◆ PASSAGE ◆
◆ ◆ ◆ ◆ ◆ ◆ ◆

Better Sleep

Sleep restores the immune, nervous, skeletal, and muscular systems. It maintains mood, memory and cognitive function. Cortisol, one of the stress hormones, is produced through lack of sleep,

Things you can do to improve your sleep

  • Our body clock likes routine. Go to sleep and get up around the same time every day.
  • Make time for sleep. Most of us need between 7-9 hours each night.
  • Keep active. One hour of moderate activity each day, ideally outdoors, improves deep sleep.
  • Create a daily exercise routine. It can be as simple as walking or gardening.
  • Engage in mentally stimulating activities, such as reading, quizzes, playing an instrument, or connecting with friends.
  • Make your bedroom a pleasant place to be. Create a calm, relaxing bedtime routine.
  • Avoid taking your worries to bed. Set aside time to write or draw, taking note of any concerns or stressors. Make a commitment to leave those concerns out of your sleep time.
  • Take care of your body, eat well, and avoid snacking in bed.
  • Take a shower or bath, or read before bedtime to wind down.
  • Lie in a comfortable bed in a dark, well-ventilated, quiet and cool place.

Things that can make sleep difficult

  • Worrying about not sleeping is one of the most common causes of not sleeping.
  • Napping during the day and sleeping-in can disrupt healthy sleep patterns.
  • Artificial light – brightly lit TV, computer or phone screens are stimulating.
  • Excessive noise. Use earplugs or try covering noise with soft music.
  • Consuming stimulants such as alcohol, chocolate, sugar, or nicotine. Heavy meals can also interfere with sleep quality.
  • Caffeine – don’t drink coffee, black or green tea, or energy drinks before bedtime.


  • Avoid electrical devices in your bedroom.
  • Dim lights two hours before sleeping and avoid blue-light emitting screens, such as smartphones or laptops. If you need to use them, switch first into “night mode”.
  • Keep bed for sleep and relaxing, and not for daytime activities.
  • Do relaxing movements, such as breathing and stretching, before bed.
  • Open windows regularly and let fresh air into your bedroom for at least 15 minutes every day.
  • Adjust bedding – add warmer layers in winter and cooler, thinner coverings in summer.
  • Listen to music that’s calming.
  • Avoid watching the clock or counting sheep, as this can keep you awake.
  • If you find yourself unable to sleep, get up and do something quietly in low light levels until you feel sleepy again.
  • Seek professional help if your nighttime sleep is fragmented over a longer period of time.

◆ ◆ ◆ ◆ ◆ ◆ ◆

◆ LISTED ENTRIES ◆
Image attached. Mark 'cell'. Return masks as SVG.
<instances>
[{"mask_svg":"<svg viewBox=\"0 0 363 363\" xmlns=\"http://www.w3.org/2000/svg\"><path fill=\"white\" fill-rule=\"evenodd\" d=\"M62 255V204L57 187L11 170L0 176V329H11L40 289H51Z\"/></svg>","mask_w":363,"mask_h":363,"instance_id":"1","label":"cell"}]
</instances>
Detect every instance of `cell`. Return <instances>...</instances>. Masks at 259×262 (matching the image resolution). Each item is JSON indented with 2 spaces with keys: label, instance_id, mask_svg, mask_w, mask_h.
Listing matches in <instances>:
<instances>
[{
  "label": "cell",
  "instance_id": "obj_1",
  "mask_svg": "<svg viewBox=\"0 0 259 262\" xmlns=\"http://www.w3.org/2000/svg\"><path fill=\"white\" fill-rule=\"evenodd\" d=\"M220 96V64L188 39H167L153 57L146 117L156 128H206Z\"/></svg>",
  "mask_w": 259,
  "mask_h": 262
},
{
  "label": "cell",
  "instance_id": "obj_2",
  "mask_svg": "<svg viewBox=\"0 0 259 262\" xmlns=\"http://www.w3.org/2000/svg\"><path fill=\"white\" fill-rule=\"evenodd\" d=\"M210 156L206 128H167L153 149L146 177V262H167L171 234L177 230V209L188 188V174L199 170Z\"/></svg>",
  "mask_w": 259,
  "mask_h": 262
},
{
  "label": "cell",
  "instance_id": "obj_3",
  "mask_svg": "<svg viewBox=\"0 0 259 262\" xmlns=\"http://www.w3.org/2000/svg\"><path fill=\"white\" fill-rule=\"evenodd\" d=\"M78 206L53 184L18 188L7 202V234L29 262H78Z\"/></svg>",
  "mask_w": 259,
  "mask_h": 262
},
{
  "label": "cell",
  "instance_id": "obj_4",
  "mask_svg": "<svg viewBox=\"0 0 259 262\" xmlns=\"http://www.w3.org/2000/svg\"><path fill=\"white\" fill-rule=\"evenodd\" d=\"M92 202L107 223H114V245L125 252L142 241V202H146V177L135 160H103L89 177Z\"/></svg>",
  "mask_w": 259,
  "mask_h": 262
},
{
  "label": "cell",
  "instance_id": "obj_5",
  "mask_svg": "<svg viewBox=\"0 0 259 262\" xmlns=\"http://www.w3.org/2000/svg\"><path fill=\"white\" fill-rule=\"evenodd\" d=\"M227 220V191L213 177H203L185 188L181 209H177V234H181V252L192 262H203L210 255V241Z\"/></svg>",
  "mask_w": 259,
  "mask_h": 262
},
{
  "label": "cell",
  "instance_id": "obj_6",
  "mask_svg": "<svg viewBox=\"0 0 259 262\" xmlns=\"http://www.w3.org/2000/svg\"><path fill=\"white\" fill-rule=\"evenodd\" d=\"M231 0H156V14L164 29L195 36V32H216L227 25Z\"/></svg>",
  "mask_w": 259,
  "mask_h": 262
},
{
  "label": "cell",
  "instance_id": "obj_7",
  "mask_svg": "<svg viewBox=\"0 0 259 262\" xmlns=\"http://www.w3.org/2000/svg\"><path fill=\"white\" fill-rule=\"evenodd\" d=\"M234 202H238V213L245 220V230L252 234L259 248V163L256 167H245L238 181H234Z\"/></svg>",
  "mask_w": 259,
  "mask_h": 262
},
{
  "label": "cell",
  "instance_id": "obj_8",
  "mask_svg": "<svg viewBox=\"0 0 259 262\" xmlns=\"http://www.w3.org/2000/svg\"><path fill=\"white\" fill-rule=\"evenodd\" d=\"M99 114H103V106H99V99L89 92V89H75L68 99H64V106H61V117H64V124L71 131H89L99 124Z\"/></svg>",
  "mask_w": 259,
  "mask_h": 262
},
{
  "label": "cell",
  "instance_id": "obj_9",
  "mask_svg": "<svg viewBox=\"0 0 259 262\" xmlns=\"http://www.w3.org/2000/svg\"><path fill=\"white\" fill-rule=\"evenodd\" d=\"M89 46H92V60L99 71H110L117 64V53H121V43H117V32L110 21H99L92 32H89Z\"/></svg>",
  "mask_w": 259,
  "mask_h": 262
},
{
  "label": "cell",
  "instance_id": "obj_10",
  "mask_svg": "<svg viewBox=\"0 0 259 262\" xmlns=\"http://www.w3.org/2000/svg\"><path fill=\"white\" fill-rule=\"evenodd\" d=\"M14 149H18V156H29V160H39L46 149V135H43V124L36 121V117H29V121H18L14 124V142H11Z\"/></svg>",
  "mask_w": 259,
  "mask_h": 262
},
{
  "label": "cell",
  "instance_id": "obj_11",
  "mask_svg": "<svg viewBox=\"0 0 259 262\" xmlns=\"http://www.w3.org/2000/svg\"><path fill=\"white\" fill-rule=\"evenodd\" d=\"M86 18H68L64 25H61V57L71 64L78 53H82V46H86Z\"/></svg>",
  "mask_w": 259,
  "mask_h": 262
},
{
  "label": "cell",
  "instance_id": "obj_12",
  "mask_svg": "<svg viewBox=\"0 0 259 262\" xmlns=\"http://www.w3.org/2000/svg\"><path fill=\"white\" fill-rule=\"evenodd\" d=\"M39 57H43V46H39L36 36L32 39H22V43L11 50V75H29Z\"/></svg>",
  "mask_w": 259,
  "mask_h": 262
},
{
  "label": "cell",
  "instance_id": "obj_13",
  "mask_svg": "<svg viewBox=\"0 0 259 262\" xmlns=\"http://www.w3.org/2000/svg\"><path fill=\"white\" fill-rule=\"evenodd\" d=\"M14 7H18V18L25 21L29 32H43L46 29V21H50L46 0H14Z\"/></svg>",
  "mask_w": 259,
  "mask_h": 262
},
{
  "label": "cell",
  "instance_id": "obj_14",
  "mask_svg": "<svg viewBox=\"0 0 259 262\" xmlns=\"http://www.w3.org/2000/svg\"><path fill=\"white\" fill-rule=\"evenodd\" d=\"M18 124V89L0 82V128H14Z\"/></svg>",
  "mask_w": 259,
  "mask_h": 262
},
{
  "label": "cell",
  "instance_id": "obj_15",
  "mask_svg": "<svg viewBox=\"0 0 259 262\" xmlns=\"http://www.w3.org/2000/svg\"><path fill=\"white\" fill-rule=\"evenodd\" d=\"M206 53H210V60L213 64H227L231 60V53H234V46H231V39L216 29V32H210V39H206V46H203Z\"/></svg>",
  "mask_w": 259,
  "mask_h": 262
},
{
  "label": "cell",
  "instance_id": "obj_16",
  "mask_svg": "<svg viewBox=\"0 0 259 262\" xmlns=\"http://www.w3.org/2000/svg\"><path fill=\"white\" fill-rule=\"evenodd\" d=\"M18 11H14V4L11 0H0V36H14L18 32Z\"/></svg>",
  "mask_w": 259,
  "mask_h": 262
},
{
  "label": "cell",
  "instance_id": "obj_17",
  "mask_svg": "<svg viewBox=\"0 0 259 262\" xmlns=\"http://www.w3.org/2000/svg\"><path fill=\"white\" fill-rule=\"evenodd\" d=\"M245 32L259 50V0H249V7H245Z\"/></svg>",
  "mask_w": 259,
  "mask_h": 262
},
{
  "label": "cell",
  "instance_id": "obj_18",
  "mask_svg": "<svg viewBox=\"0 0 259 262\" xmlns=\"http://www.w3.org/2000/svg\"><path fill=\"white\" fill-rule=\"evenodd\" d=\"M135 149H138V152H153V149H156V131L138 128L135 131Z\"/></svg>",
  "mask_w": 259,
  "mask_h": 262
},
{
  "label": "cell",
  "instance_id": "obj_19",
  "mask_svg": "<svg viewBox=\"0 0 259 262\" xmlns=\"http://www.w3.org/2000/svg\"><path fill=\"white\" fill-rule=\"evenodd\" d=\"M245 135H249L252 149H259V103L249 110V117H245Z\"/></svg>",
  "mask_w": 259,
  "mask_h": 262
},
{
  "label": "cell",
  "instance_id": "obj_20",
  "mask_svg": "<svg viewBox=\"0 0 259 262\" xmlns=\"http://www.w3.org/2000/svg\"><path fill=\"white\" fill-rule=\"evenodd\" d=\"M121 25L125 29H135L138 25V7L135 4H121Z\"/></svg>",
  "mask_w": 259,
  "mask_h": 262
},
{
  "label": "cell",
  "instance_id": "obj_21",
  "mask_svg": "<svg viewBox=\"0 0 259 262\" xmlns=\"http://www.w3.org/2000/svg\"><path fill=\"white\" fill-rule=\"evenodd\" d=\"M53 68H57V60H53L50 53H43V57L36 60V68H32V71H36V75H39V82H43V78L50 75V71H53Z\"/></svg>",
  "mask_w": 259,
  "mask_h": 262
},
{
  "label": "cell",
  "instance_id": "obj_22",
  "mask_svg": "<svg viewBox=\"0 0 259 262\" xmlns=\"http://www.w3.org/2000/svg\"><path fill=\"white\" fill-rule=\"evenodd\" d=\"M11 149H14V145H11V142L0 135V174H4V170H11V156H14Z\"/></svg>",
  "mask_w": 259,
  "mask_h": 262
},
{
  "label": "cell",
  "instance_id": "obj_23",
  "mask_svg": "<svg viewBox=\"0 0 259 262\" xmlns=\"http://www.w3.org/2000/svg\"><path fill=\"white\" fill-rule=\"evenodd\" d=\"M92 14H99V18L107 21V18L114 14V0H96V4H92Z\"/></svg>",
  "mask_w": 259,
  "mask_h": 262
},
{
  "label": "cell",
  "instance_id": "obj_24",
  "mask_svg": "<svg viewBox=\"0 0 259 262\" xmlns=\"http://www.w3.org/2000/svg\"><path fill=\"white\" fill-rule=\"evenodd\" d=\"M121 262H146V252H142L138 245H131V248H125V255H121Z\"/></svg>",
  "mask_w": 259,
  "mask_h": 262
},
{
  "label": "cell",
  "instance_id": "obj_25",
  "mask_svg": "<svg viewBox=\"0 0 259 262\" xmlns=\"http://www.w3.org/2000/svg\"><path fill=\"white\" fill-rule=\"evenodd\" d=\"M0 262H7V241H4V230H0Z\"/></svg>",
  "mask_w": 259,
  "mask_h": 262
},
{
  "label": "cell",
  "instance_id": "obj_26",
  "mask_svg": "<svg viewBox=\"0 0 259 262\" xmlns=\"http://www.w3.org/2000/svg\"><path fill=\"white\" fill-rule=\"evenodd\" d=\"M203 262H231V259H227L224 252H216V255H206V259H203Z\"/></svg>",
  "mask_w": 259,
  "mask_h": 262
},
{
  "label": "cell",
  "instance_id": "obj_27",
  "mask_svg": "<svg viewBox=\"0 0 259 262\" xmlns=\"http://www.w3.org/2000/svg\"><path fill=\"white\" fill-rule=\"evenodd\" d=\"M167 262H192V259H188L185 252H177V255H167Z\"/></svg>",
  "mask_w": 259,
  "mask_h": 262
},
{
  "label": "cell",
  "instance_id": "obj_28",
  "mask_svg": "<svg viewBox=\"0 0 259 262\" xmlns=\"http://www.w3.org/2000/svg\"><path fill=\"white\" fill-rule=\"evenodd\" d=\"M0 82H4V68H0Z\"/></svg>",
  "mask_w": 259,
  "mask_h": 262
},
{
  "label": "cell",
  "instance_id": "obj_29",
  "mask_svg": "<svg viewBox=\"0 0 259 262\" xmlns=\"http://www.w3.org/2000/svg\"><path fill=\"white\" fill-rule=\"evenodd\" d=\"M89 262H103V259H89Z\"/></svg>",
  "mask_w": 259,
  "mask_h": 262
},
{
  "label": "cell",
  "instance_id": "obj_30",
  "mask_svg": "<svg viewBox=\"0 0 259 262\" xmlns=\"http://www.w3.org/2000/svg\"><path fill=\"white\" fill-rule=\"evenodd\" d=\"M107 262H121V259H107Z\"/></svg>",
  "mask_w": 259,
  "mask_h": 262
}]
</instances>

◆ ◆ ◆ ◆ ◆ ◆ ◆

◆ TASKS TO PERFORM ◆
(1) Decide whether each statement agrees with the sleep guide, answering yes or no and quoting the words that settle it: (a) Most people need between 7 and 9 hours of sleep each night. (b) Daytime napping is recommended for healthy sleep. (c) Bedroom windows should be opened for at least 30 minutes every day.
(2) Name every stimulant the sleep guide gives as an example in the item that starts with "Consuming stimulants".
(3) According to the sleep guide, how much moderate activity each day improves deep sleep?
The rows have nothing to do with the sleep guide.

◆ SOLUTIONS PER TASK ◆
(1)
(a) Yes: "Most of us need between 7-9 hours each night."
(b) No: "Napping during the day and sleeping-in can disrupt healthy sleep patterns."
(c) No: "let fresh air into your bedroom for at least 15 minutes every day."

(2) Alcohol, chocolate, sugar, nicotine

(3) One hour, ideally outdoors.